Aromanian scholar and monk

Nektarios Terpos (Nectar Tãrpo; Νεκτάριος Τέρπος; late 17th century–18th century) was an Orthodox Christian scholar and monk from Moscopole (today in Albania) of Aromanian ethnicity. He was the author of an important religious book, called A Handbook called Faith (Βιβλιάριο καλούμενον Πίστις), which was first published in 1732. Terpos, together with Cosmas of Aetolia, was one of the major contributors of religious and cultural revival under the Ottoman rule.

==Life==
Terpos came from a wealthy family and spend his childhood in Moscopole. He was of Aromanian ethnic background. As a missionary he travelled in Epirus, covering vast areas from Arta to Berat. Terpos is also remembered for his work in the Ardenica Monastery where in 1731 he wrote a prayer in the form of a fresco. The prayer is in four languages (Albanian, Aromanian, Greek and Latin) and is the first writing in Albanian found in an Eastern Orthodox Church. It is also the oldest known text in the Aromanian language.

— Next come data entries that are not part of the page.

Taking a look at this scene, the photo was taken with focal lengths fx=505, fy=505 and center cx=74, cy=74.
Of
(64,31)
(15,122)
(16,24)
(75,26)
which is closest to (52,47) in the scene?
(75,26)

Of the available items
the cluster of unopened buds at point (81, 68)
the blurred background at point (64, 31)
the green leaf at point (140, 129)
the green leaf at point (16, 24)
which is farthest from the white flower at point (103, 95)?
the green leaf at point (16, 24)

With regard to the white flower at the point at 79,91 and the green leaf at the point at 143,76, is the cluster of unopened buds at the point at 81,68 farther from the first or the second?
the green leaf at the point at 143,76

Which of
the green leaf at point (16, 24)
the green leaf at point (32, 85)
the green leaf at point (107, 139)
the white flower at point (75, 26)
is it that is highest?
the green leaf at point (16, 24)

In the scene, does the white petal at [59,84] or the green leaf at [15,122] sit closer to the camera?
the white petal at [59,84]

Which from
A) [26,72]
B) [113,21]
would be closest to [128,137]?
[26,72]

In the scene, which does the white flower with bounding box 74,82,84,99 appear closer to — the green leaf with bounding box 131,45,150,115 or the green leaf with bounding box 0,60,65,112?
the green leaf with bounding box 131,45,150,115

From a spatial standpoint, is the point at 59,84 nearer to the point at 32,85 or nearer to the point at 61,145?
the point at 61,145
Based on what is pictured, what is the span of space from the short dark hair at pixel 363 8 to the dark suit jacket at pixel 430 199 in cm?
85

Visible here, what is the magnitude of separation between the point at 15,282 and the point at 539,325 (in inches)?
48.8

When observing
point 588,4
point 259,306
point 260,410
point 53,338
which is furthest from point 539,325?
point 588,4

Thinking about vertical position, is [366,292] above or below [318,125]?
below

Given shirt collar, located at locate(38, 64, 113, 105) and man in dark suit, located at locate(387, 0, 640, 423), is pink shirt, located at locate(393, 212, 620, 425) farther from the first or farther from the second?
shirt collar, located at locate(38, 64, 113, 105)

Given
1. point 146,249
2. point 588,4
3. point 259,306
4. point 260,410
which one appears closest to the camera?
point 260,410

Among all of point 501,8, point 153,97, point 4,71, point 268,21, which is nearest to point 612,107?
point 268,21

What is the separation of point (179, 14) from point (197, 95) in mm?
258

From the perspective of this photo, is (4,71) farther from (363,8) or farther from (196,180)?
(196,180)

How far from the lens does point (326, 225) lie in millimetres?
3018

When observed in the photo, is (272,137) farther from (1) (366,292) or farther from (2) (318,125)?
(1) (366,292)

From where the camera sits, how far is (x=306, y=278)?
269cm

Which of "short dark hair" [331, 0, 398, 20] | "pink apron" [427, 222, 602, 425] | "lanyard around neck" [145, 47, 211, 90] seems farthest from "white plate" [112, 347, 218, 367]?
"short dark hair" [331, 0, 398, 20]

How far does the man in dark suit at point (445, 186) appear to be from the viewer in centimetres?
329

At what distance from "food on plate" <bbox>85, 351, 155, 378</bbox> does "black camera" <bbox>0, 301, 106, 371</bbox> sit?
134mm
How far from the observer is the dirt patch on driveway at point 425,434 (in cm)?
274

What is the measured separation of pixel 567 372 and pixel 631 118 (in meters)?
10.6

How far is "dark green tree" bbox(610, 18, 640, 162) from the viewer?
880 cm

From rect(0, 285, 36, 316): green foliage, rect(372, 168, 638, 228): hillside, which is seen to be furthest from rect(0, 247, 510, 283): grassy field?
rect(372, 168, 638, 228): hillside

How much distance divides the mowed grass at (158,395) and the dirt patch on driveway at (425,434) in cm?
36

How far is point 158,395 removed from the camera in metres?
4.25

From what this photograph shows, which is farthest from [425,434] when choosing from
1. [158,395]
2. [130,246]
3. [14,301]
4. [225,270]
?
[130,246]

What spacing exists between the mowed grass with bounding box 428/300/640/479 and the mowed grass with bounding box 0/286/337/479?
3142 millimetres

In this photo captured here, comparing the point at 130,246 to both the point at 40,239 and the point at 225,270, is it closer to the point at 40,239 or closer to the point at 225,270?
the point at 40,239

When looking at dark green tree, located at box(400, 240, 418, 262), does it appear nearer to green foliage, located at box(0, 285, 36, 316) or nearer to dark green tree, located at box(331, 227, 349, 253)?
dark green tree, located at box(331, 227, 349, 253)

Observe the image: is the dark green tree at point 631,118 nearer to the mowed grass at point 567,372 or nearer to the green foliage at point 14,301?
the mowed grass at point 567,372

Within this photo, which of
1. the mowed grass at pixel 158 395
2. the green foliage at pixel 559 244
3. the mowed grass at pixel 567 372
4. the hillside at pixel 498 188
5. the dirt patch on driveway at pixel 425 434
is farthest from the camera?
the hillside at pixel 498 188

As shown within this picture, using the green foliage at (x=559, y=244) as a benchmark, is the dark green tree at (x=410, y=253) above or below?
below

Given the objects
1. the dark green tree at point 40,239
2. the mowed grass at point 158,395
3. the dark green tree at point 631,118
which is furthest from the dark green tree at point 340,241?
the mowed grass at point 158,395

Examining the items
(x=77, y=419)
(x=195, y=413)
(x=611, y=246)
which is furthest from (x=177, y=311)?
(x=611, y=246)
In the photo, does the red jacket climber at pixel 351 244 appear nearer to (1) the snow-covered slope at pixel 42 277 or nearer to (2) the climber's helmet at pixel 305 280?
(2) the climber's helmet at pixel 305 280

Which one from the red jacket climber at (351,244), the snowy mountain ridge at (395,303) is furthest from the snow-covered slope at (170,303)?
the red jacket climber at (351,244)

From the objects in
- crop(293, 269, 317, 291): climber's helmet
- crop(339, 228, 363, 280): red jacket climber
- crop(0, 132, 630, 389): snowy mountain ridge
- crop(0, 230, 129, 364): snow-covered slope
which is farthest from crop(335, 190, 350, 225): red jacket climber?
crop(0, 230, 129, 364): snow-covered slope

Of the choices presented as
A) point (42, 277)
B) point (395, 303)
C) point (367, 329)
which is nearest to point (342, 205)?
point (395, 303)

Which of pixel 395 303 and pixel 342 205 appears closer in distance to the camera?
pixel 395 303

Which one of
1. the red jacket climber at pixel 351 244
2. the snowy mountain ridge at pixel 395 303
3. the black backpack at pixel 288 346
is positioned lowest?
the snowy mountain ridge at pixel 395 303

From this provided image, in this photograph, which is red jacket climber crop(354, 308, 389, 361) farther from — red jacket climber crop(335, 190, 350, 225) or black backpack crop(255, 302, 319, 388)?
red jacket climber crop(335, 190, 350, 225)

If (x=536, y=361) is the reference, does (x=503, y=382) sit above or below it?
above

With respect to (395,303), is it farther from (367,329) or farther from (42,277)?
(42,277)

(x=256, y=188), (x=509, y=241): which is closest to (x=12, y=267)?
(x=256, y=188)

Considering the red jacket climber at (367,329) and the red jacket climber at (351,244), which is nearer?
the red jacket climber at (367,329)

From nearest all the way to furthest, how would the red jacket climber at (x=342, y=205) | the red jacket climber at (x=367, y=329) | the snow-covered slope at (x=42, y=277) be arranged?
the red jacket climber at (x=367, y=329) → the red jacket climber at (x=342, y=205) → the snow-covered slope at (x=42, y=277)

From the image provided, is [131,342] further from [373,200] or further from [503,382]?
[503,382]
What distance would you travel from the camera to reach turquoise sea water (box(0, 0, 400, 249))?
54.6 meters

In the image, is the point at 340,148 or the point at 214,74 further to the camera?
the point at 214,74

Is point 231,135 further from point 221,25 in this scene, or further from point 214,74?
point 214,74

Persecuted, Terpo migrated to Italy, where in 1732 he published his main work named A Handbook called Faith (Βιβλιάριο καλούμενον Πίστις). The book was republished 12 times in less than a century (1732–1818). In the book Terpo chastises the Crypto-Christians of Albania, and invites them to never abandon the religion of their forefathers.